* Data excerpts
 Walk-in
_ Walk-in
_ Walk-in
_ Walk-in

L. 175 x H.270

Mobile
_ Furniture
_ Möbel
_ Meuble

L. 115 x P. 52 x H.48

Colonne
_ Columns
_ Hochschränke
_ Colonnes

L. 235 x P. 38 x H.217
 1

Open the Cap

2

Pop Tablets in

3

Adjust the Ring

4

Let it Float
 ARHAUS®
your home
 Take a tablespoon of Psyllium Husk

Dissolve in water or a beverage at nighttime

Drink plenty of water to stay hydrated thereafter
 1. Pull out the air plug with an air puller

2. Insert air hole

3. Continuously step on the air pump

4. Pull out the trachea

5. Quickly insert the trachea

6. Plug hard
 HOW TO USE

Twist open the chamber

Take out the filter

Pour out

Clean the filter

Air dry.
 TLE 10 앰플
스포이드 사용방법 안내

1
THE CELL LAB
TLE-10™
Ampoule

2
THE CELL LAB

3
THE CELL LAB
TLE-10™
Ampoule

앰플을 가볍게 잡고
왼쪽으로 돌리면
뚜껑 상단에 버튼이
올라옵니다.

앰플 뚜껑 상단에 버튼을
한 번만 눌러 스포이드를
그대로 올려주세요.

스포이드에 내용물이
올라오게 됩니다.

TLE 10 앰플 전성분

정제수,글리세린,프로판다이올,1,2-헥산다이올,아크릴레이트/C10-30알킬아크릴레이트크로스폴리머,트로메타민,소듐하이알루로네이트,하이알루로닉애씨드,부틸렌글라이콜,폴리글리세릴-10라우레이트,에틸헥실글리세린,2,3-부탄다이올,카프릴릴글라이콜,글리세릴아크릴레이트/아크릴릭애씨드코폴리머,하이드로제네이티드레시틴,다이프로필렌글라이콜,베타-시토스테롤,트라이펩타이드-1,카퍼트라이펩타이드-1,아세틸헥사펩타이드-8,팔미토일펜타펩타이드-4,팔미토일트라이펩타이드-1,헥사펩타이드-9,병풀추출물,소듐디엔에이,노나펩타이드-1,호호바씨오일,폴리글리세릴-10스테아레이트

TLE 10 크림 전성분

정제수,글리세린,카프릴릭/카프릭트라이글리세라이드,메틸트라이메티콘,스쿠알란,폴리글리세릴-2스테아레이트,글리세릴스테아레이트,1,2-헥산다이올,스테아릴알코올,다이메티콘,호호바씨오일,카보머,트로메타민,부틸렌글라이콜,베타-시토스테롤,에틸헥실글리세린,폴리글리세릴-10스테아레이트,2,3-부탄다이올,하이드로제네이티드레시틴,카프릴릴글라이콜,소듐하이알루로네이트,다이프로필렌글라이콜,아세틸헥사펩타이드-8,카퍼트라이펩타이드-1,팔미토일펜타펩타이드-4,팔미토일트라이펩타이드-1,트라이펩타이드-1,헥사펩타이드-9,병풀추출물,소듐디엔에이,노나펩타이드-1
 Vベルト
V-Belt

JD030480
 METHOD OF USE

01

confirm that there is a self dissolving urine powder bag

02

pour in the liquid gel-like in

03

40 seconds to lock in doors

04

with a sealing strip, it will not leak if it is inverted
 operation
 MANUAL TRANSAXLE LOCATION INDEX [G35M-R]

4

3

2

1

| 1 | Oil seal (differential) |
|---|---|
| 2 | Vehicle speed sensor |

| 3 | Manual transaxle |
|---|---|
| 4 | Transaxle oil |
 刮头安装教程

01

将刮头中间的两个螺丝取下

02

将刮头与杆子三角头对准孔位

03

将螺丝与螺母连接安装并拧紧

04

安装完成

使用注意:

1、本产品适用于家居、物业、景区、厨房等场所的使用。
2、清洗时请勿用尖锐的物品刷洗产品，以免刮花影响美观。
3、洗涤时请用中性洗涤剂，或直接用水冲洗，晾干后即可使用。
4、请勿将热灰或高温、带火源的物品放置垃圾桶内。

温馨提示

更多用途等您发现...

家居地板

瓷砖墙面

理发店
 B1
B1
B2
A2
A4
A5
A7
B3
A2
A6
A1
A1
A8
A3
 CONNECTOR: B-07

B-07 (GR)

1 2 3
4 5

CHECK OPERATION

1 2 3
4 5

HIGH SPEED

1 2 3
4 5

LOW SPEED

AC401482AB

* Instructions for the task
Please write out, exactly as they appear, the lines from the one containing "2. Insert air hole" through the last line of the records above, and nothing more.

* Result
2. Insert air hole

3. Continuously step on the air pump

4. Pull out the trachea

5. Quickly insert the trachea

6. Plug hard
 HOW TO USE

Twist open the chamber

Take out the filter

Pour out

Clean the filter

Air dry.
 TLE 10 앰플
스포이드 사용방법 안내

1
THE CELL LAB
TLE-10™
Ampoule

2
THE CELL LAB

3
THE CELL LAB
TLE-10™
Ampoule

앰플을 가볍게 잡고
왼쪽으로 돌리면
뚜껑 상단에 버튼이
올라옵니다.

앰플 뚜껑 상단에 버튼을
한 번만 눌러 스포이드를
그대로 올려주세요.

스포이드에 내용물이
올라오게 됩니다.

TLE 10 앰플 전성분

정제수,글리세린,프로판다이올,1,2-헥산다이올,아크릴레이트/C10-30알킬아크릴레이트크로스폴리머,트로메타민,소듐하이알루로네이트,하이알루로닉애씨드,부틸렌글라이콜,폴리글리세릴-10라우레이트,에틸헥실글리세린,2,3-부탄다이올,카프릴릴글라이콜,글리세릴아크릴레이트/아크릴릭애씨드코폴리머,하이드로제네이티드레시틴,다이프로필렌글라이콜,베타-시토스테롤,트라이펩타이드-1,카퍼트라이펩타이드-1,아세틸헥사펩타이드-8,팔미토일펜타펩타이드-4,팔미토일트라이펩타이드-1,헥사펩타이드-9,병풀추출물,소듐디엔에이,노나펩타이드-1,호호바씨오일,폴리글리세릴-10스테아레이트

TLE 10 크림 전성분

정제수,글리세린,카프릴릭/카프릭트라이글리세라이드,메틸트라이메티콘,스쿠알란,폴리글리세릴-2스테아레이트,글리세릴스테아레이트,1,2-헥산다이올,스테아릴알코올,다이메티콘,호호바씨오일,카보머,트로메타민,부틸렌글라이콜,베타-시토스테롤,에틸헥실글리세린,폴리글리세릴-10스테아레이트,2,3-부탄다이올,하이드로제네이티드레시틴,카프릴릴글라이콜,소듐하이알루로네이트,다이프로필렌글라이콜,아세틸헥사펩타이드-8,카퍼트라이펩타이드-1,팔미토일펜타펩타이드-4,팔미토일트라이펩타이드-1,트라이펩타이드-1,헥사펩타이드-9,병풀추출물,소듐디엔에이,노나펩타이드-1
 Vベルト
V-Belt

JD030480
 METHOD OF USE

01

confirm that there is a self dissolving urine powder bag

02

pour in the liquid gel-like in

03

40 seconds to lock in doors

04

with a sealing strip, it will not leak if it is inverted
 operation
 MANUAL TRANSAXLE LOCATION INDEX [G35M-R]

4

3

2

1

| 1 | Oil seal (differential) |
|---|---|
| 2 | Vehicle speed sensor |

| 3 | Manual transaxle |
|---|---|
| 4 | Transaxle oil |
 刮头安装教程

01

将刮头中间的两个螺丝取下

02

将刮头与杆子三角头对准孔位

03

将螺丝与螺母连接安装并拧紧

04

安装完成

使用注意:

1、本产品适用于家居、物业、景区、厨房等场所的使用。
2、清洗时请勿用尖锐的物品刷洗产品，以免刮花影响美观。
3、洗涤时请用中性洗涤剂，或直接用水冲洗，晾干后即可使用。
4、请勿将热灰或高温、带火源的物品放置垃圾桶内。

温馨提示

更多用途等您发现...

家居地板

瓷砖墙面

理发店
 B1
B1
B2
A2
A4
A5
A7
B3
A2
A6
A1
A1
A8
A3
 CONNECTOR: B-07

B-07 (GR)

1 2 3
4 5

CHECK OPERATION

1 2 3
4 5

HIGH SPEED

1 2 3
4 5

LOW SPEED

AC401482AB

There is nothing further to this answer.